[Provided passage]
━━━━━━
2.2. Athlete Self-Report Measure

Specialized online software provided athletes with a platform to record their training and wellbeing, along with other training-related information (e.g., goals, program, performance, nutrition, body weight, injury, illness) (Metrifit, Health and Sport Technologies Ltd., Greenore, Ireland). Wellbeing questions (mood state, sleep quality, sleep duration, energy levels, muscle readiness, appetite) were required to be completed daily, with compliance supported by optional prompts and reports. Athletes received instruction on how to use the program and could utilize the online support feature.

2.3. Survey Instruments

2.3.1. Self-Awareness

Self-awareness was evaluated using three factors of the Kentucky Inventory of Mindfulness Skills (KIMS) (observe, describe, act with awareness, 30 items) [23]. The fourth factor, accept without judgment, was excluded as the evaluation of behaviors and wellbeing against goals and personal standards has been described as an integral component in how ASRM use may affect psychological indices and behavior change. Statements were rated on a five-point Likert scale from 1 (never or very rarely true) to 5 (very often or always true). The Cronbach’s alpha internal reliability coefficient for items contributing to the measure of self-awareness in the present study was 0.86.
━━━━━━
[Extracted entries]

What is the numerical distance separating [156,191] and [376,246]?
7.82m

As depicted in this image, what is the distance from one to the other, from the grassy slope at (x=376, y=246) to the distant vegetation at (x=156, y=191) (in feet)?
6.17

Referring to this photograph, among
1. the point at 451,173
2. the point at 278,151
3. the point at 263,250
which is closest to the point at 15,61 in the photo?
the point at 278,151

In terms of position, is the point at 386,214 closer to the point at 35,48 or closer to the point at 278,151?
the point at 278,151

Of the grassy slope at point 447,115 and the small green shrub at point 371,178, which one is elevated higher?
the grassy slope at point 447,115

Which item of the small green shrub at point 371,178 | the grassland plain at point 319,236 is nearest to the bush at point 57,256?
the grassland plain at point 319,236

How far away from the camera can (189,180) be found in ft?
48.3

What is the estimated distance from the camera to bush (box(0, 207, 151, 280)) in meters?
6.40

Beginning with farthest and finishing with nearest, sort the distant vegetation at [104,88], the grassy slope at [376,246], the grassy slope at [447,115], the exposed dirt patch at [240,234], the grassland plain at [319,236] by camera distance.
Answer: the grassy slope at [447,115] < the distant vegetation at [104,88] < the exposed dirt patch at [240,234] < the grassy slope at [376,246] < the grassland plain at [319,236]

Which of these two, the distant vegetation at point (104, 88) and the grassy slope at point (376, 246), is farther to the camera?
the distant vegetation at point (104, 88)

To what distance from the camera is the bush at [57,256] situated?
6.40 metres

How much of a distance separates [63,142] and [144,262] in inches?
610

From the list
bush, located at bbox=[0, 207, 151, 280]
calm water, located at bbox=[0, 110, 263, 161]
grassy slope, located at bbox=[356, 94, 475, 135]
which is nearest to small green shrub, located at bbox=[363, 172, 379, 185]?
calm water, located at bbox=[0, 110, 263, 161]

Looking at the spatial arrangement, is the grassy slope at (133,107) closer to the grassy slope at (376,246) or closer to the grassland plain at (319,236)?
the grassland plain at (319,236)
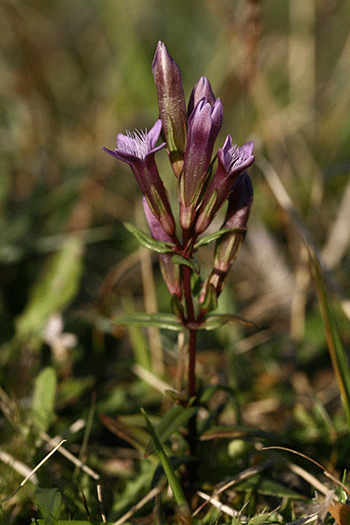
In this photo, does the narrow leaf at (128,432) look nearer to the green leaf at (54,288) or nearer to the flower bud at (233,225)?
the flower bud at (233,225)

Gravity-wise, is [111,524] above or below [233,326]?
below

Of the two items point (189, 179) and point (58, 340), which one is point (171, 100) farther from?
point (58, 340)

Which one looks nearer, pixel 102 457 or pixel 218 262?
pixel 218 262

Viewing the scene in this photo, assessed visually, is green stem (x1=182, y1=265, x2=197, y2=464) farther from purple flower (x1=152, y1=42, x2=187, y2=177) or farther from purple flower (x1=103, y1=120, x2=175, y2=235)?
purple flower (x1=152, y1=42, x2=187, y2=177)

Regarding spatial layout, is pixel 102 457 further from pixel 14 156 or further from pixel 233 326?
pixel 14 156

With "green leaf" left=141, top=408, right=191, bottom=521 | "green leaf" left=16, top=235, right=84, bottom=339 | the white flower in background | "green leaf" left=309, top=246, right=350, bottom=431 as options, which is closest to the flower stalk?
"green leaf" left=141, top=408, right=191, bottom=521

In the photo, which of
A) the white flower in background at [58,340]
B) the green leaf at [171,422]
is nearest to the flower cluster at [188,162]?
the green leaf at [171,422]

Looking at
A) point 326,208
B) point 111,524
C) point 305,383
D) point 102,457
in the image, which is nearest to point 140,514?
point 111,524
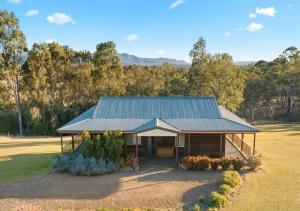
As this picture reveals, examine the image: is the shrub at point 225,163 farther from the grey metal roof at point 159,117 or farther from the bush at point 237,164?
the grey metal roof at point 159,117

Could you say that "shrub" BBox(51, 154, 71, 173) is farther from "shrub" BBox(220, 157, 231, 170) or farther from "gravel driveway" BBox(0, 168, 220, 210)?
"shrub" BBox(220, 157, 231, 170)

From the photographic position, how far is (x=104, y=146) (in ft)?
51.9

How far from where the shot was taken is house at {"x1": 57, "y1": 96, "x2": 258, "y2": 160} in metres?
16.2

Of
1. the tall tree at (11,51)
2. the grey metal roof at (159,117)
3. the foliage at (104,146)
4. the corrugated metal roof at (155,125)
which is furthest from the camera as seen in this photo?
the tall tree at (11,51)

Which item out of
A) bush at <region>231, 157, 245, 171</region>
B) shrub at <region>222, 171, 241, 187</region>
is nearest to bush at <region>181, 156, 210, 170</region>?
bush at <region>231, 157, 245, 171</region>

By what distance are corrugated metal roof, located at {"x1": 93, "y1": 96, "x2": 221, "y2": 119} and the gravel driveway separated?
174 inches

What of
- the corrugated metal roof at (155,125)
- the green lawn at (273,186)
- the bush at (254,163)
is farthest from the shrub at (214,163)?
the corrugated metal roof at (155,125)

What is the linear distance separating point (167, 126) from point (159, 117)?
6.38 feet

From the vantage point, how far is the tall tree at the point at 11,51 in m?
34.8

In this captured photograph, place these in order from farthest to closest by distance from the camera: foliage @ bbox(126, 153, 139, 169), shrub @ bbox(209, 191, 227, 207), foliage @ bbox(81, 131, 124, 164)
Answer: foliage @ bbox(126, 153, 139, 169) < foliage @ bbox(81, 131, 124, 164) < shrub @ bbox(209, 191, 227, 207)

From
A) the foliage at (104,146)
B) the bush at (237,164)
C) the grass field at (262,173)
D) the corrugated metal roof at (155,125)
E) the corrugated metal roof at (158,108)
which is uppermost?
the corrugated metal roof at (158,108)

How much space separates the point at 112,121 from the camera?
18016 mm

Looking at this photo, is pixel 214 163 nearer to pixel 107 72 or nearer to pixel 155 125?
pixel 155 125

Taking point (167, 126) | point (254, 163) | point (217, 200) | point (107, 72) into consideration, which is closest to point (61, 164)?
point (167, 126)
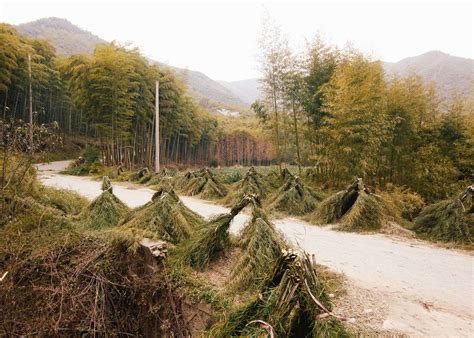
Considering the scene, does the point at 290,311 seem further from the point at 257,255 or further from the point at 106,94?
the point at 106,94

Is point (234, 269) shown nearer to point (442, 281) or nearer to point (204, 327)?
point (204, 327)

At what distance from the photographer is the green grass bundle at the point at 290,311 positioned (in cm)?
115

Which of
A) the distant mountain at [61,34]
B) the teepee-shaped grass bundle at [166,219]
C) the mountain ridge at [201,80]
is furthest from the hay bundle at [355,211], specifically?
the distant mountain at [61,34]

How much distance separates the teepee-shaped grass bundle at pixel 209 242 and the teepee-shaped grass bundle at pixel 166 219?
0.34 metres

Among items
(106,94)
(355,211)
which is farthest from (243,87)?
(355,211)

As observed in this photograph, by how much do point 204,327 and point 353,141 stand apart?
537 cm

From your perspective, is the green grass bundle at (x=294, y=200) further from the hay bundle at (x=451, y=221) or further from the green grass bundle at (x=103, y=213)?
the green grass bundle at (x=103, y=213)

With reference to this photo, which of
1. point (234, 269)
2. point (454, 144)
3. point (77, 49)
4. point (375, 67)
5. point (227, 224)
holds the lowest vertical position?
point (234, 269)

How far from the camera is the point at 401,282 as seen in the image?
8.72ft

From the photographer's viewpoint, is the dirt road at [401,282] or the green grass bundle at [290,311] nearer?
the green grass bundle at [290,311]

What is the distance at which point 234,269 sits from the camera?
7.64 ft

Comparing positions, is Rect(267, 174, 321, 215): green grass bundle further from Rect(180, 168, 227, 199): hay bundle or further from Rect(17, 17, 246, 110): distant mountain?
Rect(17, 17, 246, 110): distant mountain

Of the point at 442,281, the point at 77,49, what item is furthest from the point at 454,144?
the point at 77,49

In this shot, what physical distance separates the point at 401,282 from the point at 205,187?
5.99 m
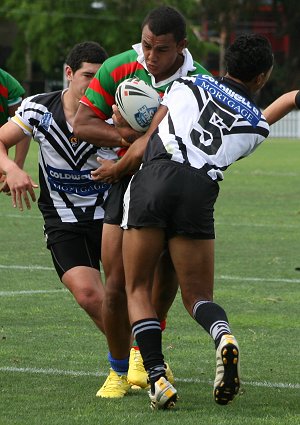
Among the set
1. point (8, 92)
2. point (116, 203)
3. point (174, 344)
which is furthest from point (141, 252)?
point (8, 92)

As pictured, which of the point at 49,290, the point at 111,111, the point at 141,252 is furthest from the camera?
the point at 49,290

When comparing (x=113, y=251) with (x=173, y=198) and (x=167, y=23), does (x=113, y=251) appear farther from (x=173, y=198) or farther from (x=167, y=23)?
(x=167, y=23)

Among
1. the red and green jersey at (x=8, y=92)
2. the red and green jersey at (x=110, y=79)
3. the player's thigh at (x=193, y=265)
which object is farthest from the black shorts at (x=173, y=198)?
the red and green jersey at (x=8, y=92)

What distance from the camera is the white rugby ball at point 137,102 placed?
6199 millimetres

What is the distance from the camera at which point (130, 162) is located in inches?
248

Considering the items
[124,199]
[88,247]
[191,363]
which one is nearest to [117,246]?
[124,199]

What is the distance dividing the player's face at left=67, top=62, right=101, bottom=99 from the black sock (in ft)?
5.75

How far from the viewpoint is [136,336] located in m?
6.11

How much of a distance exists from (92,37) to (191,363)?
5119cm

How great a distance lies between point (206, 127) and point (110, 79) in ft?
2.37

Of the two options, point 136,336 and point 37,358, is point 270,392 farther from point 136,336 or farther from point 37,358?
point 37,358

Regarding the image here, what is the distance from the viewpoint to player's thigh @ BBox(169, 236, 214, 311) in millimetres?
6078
━━━━━━
[To do] Set down, word for word, the part of the methods passage on athlete self-reporting and self-awareness starting with "2.3.1. Self-Awareness" and going on through "study was 0.86.".

[Finished exercise]
2.3.1. Self-Awareness

Self-awareness was evaluated using three factors of the Kentucky Inventory of Mindfulness Skills (KIMS) (observe, describe, act with awareness, 30 items) [23]. The fourth factor, accept without judgment, was excluded as the evaluation of behaviors and wellbeing against goals and personal standards has been described as an integral component in how ASRM use may affect psychological indices and behavior change. Statements were rated on a five-point Likert scale from 1 (never or very rarely true) to 5 (very often or always true). The Cronbach’s alpha internal reliability coefficient for items contributing to the measure of self-awareness in the present study was 0.86.